### Try it
Copy out the 2008 film review below word for word, from its first sentence to its last.

### Page text
=== Section Start ===

There was plenty more comic book nonsense in cinemas, but also some of the best films of that newfangled sub-genre thus far came out in 2008.

At the Oscars and the various other award shows, there were few surprises, but also few cries of films being undeserving of their awards as in other recent years.

Even here in Ireland the Irish film industry reacted to one musical award success by producing some of the best Irish films in over a decade, slowly beginning the long crawl out of the gutter of inadequacy.

There were losses of course; Heath Ledger died early in the year and left expectant fans gobsmacked, while Paul Newman and Sydney Pollack – to name but two – passed after tremendous careers in cinema.

There were films I was sorry to miss; I was too cowardly to see 4 Months, 3 Weeks, 2 Days alone, and couldn’t find anyone who dared accompany me. Waltz with Bashir came out when there was simply no time available to see it. Man on Wire also passed me by. These and many more will be caught up with in the coming months.

There were disappointments as well, mostly in films by reliable filmmakers, and indeed in reliable franchises. Hellboy 2 smacked of fanboyism instead of relishing in the same beautiful darkness of del Toro’s Pan’s Labyrinth. Indiana Jones returned; needlessly. And James Bond’s 22nd outing was so sloppy it sadly undid much of the greatness of Casino Royale.

=== Section End ===

### Data supplied

=== Section Start ===

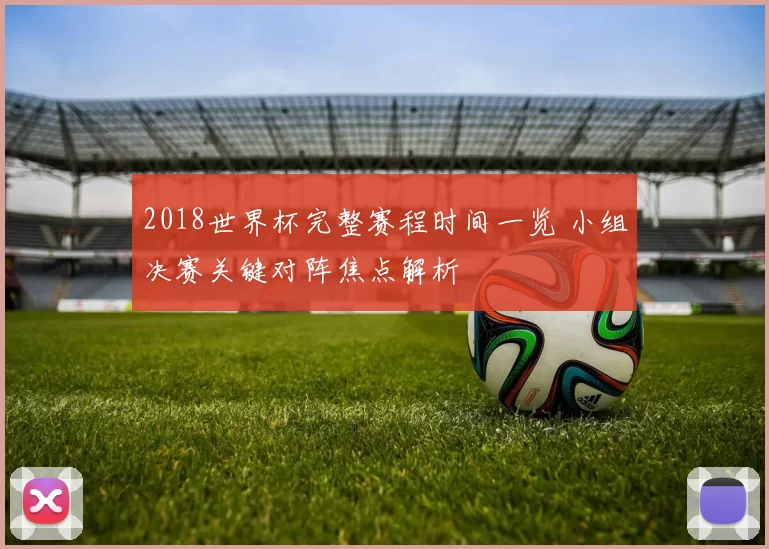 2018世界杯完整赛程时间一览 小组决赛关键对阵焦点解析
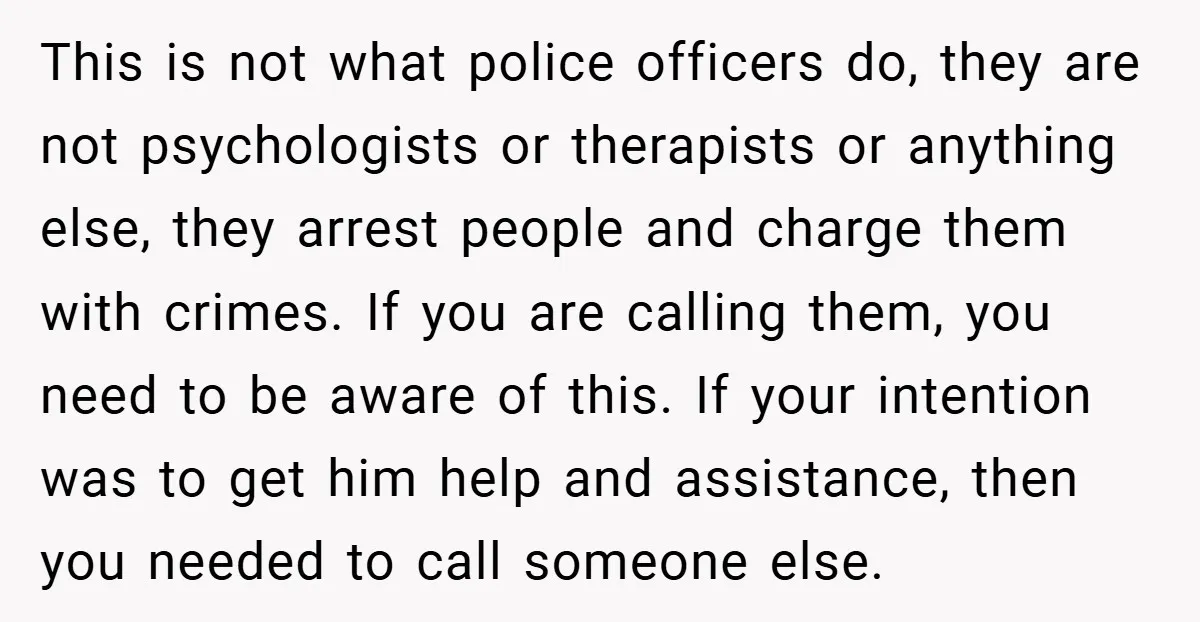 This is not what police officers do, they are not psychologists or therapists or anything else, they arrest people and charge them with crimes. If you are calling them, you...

=== Section End ===
=== Section Start ===

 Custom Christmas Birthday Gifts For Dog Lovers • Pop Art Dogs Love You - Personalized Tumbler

=== Section End ===

### Written reply
There was plenty more comic book nonsense in cinemas, but also some of the best films of that newfangled sub-genre thus far came out in 2008.

At the Oscars and the various other award shows, there were few surprises, but also few cries of films being undeserving of their awards as in other recent years.

Even here in Ireland the Irish film industry reacted to one musical award success by producing some of the best Irish films in over a decade, slowly beginning the long crawl out of the gutter of inadequacy.

There were losses of course; Heath Ledger died early in the year and left expectant fans gobsmacked, while Paul Newman and Sydney Pollack – to name but two – passed after tremendous careers in cinema.

There were films I was sorry to miss; I was too cowardly to see 4 Months, 3 Weeks, 2 Days alone, and couldn’t find anyone who dared accompany me. Waltz with Bashir came out when there was simply no time available to see it. Man on Wire also passed me by. These and many more will be caught up with in the coming months.

There were disappointments as well, mostly in films by reliable filmmakers, and indeed in reliable franchises. Hellboy 2 smacked of fanboyism instead of relishing in the same beautiful darkness of del Toro’s Pan’s Labyrinth. Indiana Jones returned; needlessly. And James Bond’s 22nd outing was so sloppy it sadly undid much of the greatness of Casino Royale.